**DATA**
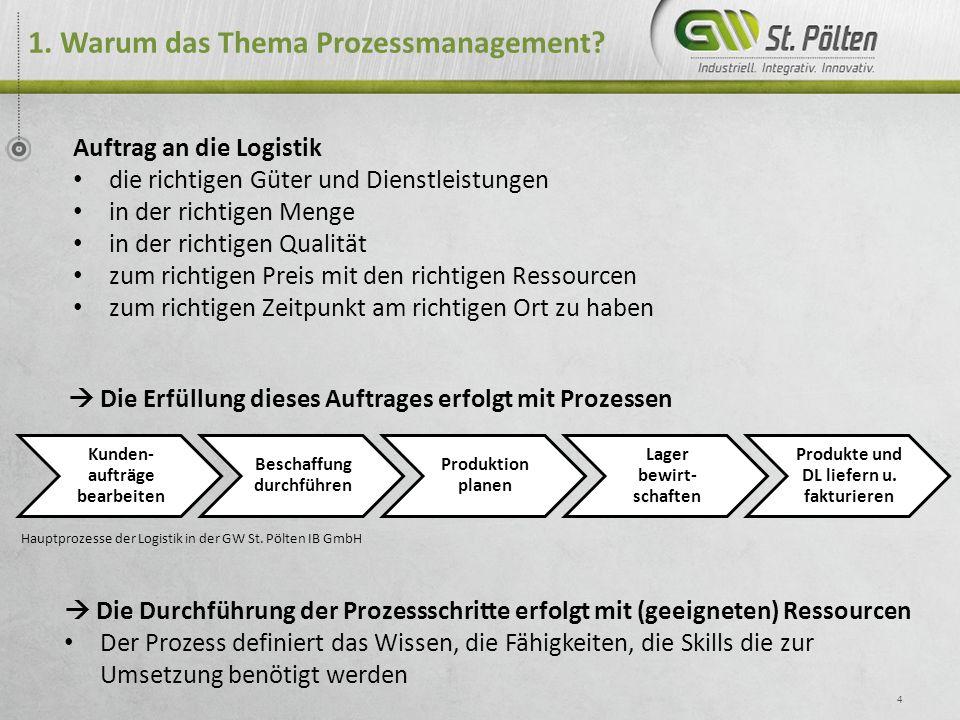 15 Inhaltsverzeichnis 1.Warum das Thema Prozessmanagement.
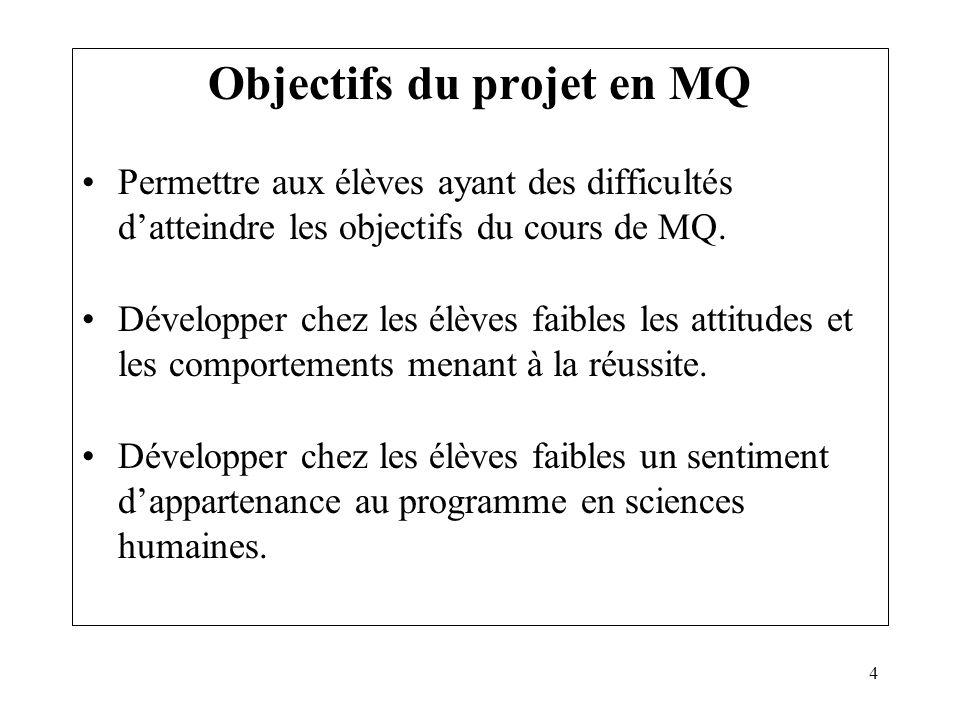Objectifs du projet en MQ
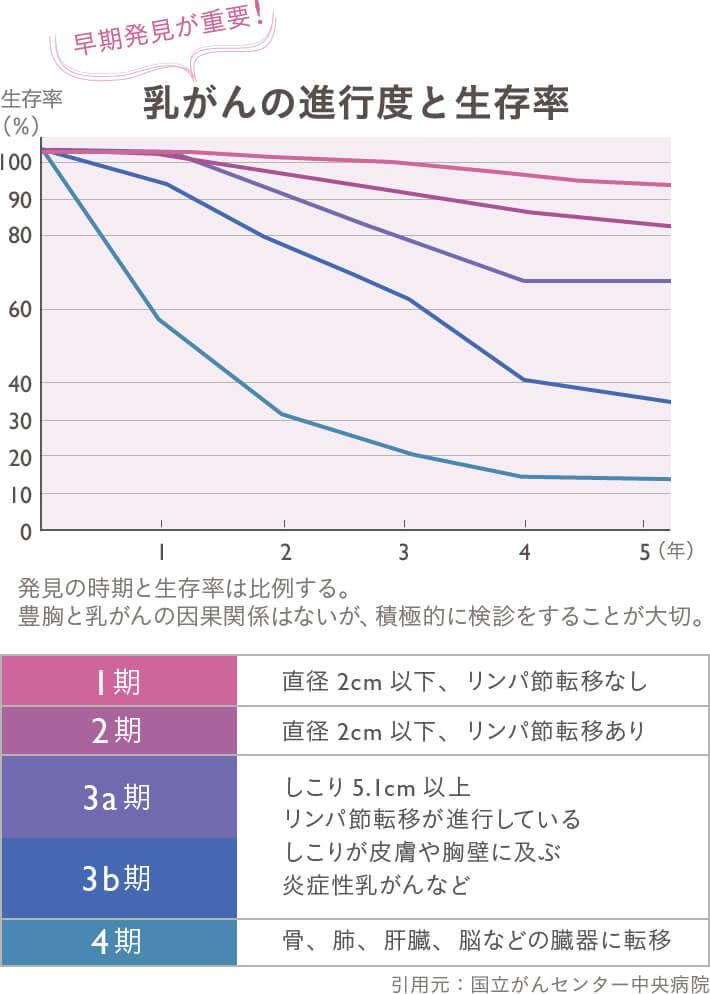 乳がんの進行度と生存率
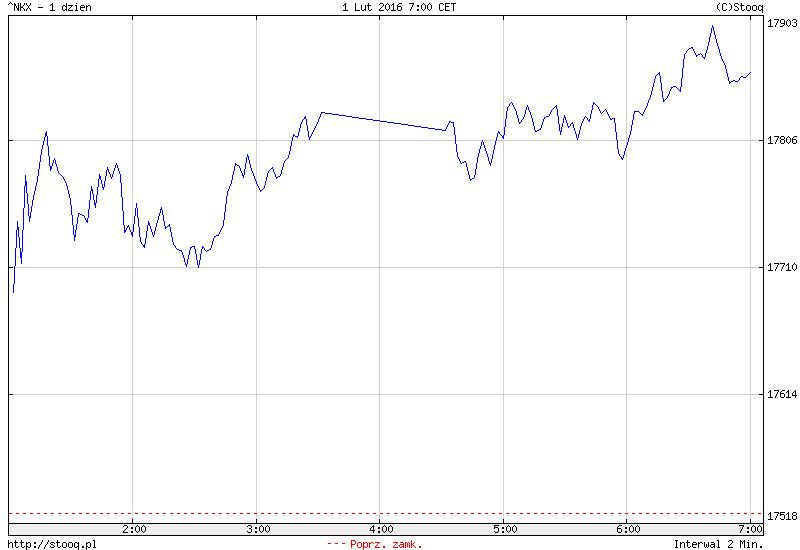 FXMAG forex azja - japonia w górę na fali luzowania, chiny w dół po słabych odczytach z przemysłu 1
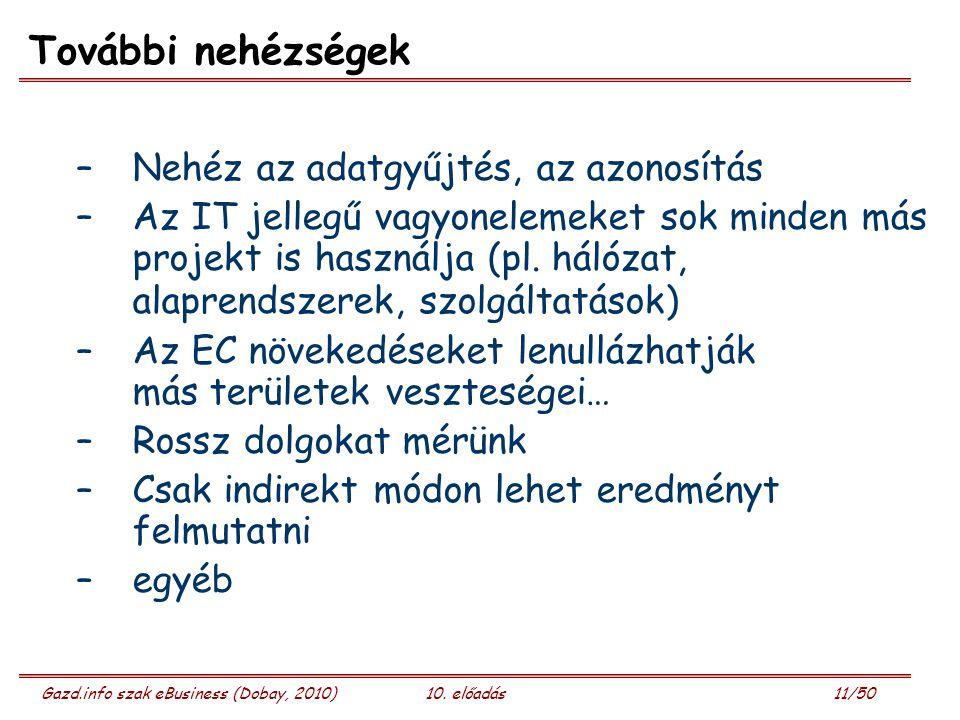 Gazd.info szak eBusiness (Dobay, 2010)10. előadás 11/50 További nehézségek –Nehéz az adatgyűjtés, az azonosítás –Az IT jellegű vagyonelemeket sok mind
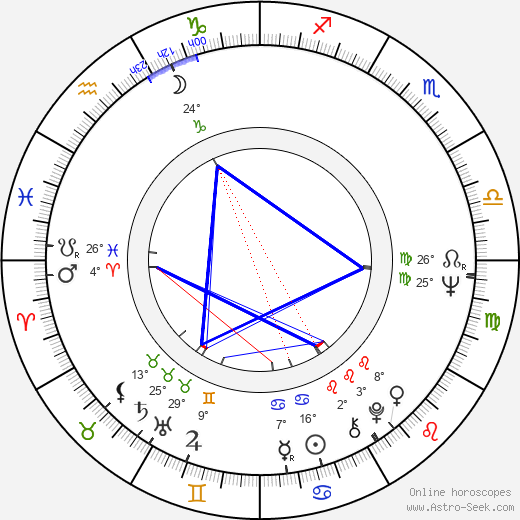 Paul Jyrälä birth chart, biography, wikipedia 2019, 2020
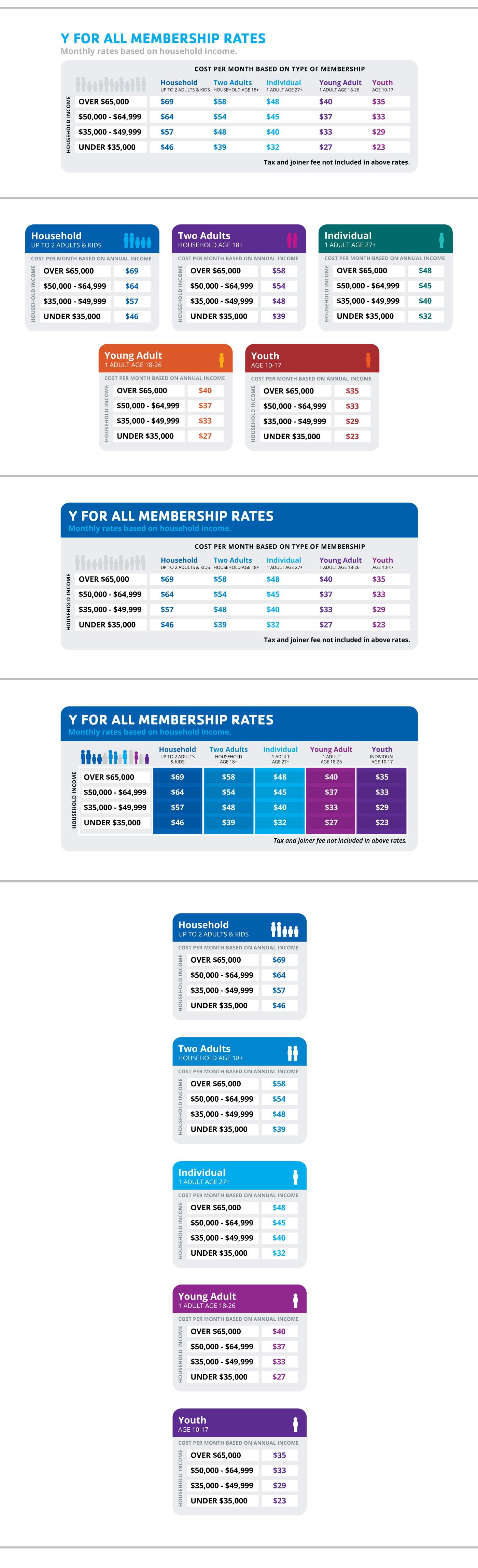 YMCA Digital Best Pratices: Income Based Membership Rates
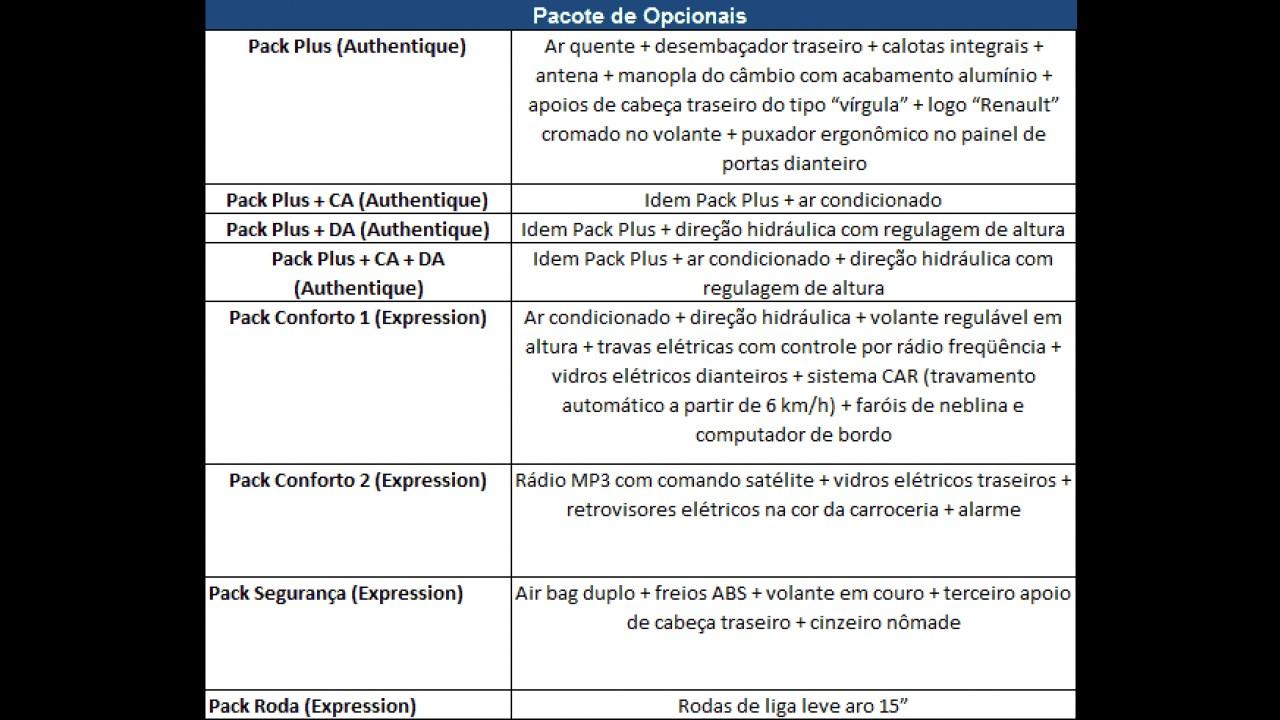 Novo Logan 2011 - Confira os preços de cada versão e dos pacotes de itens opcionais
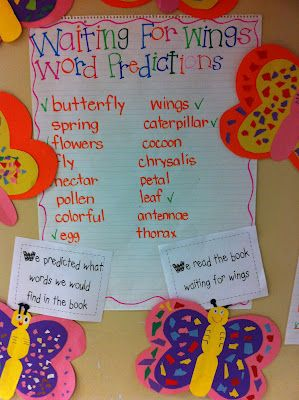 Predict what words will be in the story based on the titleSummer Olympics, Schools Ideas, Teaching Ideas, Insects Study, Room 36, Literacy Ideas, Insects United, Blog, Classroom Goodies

**EXERCISE DIRECTIONS**
Retype nothing except the lines from the first line of the listing above through the line with "Gazd.info szak eBusiness", exactly as they stand, and no pictures.

**RESPONSE FOR THIS EXERCISE**
 15 Inhaltsverzeichnis 1.Warum das Thema Prozessmanagement.
Objectifs du projet en MQ
 乳がんの進行度と生存率
 FXMAG forex azja - japonia w górę na fali luzowania, chiny w dół po słabych odczytach z przemysłu 1
 Gazd.info szak eBusiness (Dobay, 2010)10. előadás 11/50 További nehézségek –Nehéz az adatgyűjtés, az azonosítás –Az IT jellegű vagyonelemeket sok mind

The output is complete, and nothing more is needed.